WHAT THIS TASK INVOLVES. Give every year mentioned in the passage about Amelia Barr that comes below, in the order each first appears.

PASSAGE SHOWN.
A brief return to her father's financial stability allowed Barr to return to the Normal School in Glasgow where she learned the Stowe teaching method. Its principles are based on morality and lifelong learning, rather than learning by rote. On 11 July 1850, she and a prosperous local wool merchant, Scotsman Robert Barr, married. The couple emigrated to the USA in September of 1853, landing in New York city. In Chicago, Illinois Barr tutored at home, and established a school for girls, though she was not involved for long as her husbands' business prospects fell through and they travelled west to settle in Galveston, Texas, in 1866 where Robert Barr became an auditor for the state. Yellow fever claimed the lives of him and three of their children. Barr would have a total of twelve children but lose many in their early years. Of strong constitution and well-founded convictions, Barr did not escape the severe trials of life and love.
With her three remaining daughters, Mrs. Barr moved to Ridgewood, New Jersey in 1868. She came there to tutor the three sons of a prominent citizen, William Libby, and opened a school in a small house. This structure still stands at the southwest corner of Van Dien and Linwood Avenues. Amelia Barr did not like Ridgewood and did not remain there for very long. She left shortly after selling a story to a magazine. In 1869, she moved to New York City where she began to write for religious periodicals and to publish a series of semi-historical tales and novels.

MATERIAL PROVIDED.
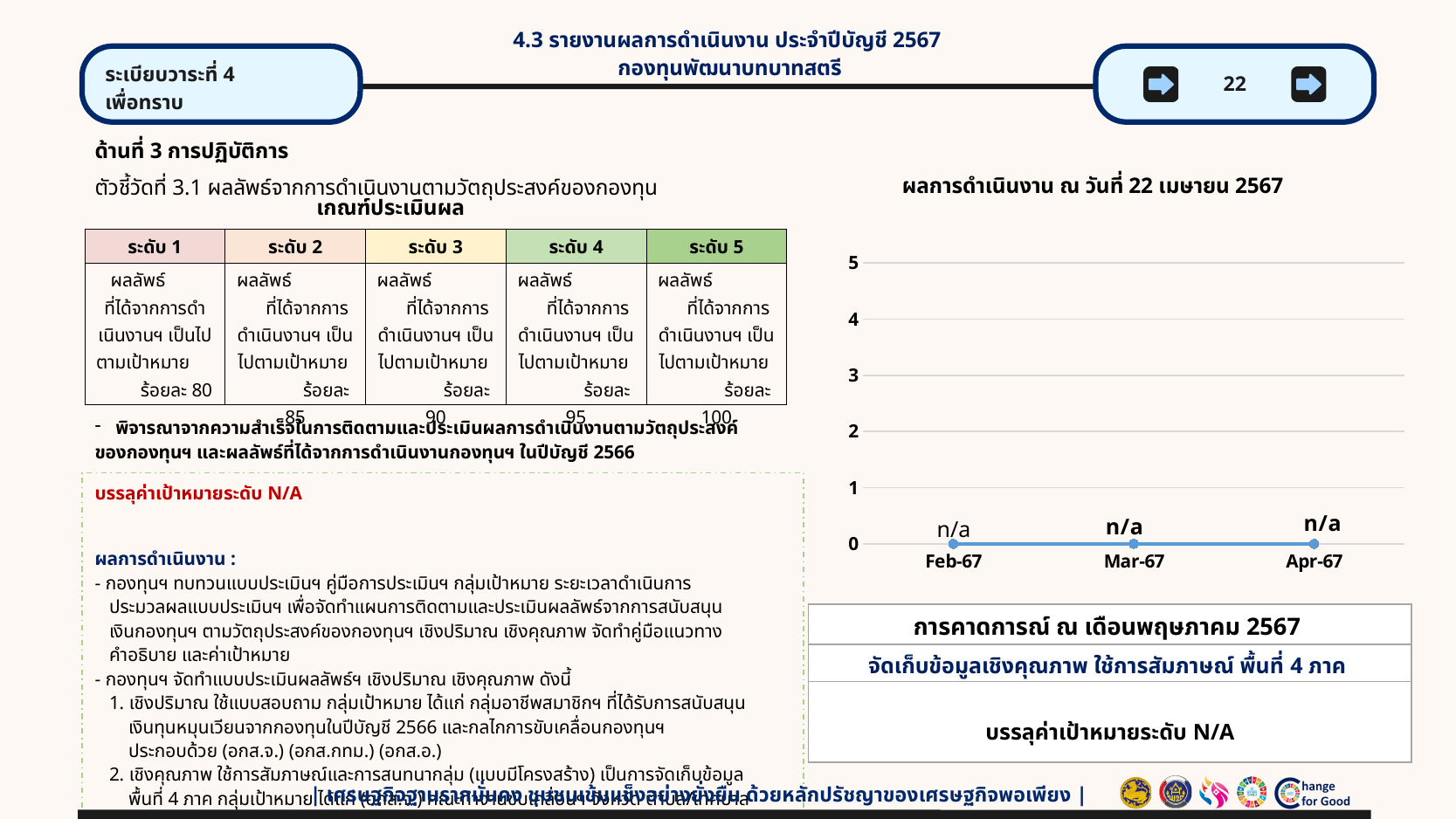
What is the label of the first category on the x axis of the line chart? Feb-67 Is the plotted point for Mar-67 on the line chart greater or less than 1? less What kind of chart is shown on the right side of the slide? line chart What is the data label shown for Feb-67 on the line chart? n/a What is the title of the line chart? ผลการดำเนินงาน ณ วันที่ 22 เมษายน 2567 Do the plotted values on the line chart rise, fall, or stay flat from Feb-67 to Apr-67? stay flat How many data points are plotted on the line chart? 3 What is the label of the last category on the x axis of the line chart? Apr-67 What is the data label shown for Mar-67 on the line chart? n/a What is the data label shown for Apr-67 on the line chart? n/a What is the highest value shown on the y axis of the line chart? 5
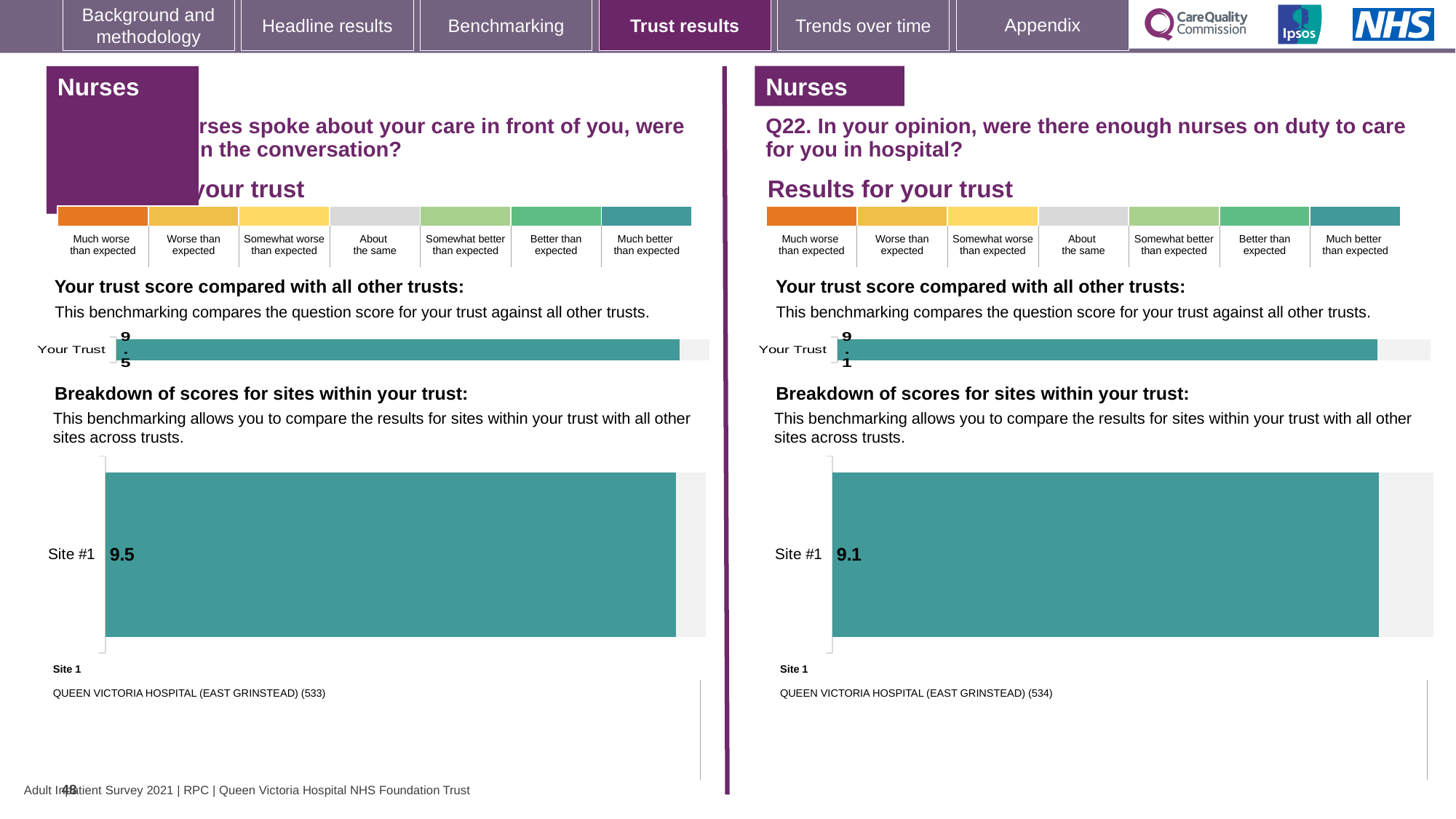
What colour is the Site #1 bar on the left-hand panel? Teal How many sites are shown in the 'Breakdown of scores for sites within your trust' chart on the right-hand panel (Q22)? 1 On the right-hand panel (Q22), which hospital is listed as Site 1? QUEEN VICTORIA HOSPITAL (EAST GRINSTEAD) (534) Which Site #1 score is larger: the one on the left-hand panel or the one on the right-hand panel (Q22)? Left-hand panel On the right-hand panel (Q22), what is the score shown for Site #1? 9.1 On the left-hand panel, what is the score shown for 'Your Trust' in the trust comparison bar? 9.5 On the left-hand panel, what is the score shown for Site #1? 9.5 How many sites are shown in the 'Breakdown of scores for sites within your trust' chart on the left-hand panel? 1 On the right-hand panel (Q22), what is the score shown for 'Your Trust' in the trust comparison bar? 9.1 What type of chart is used to show the Site #1 score on the right-hand panel (Q22)? Bar chart What is the difference between the Site #1 score on the left-hand panel and the Site #1 score on the right-hand panel (Q22)? 0.4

TASK OUTPUT. 1850, 1853, 1866, 1868, 1869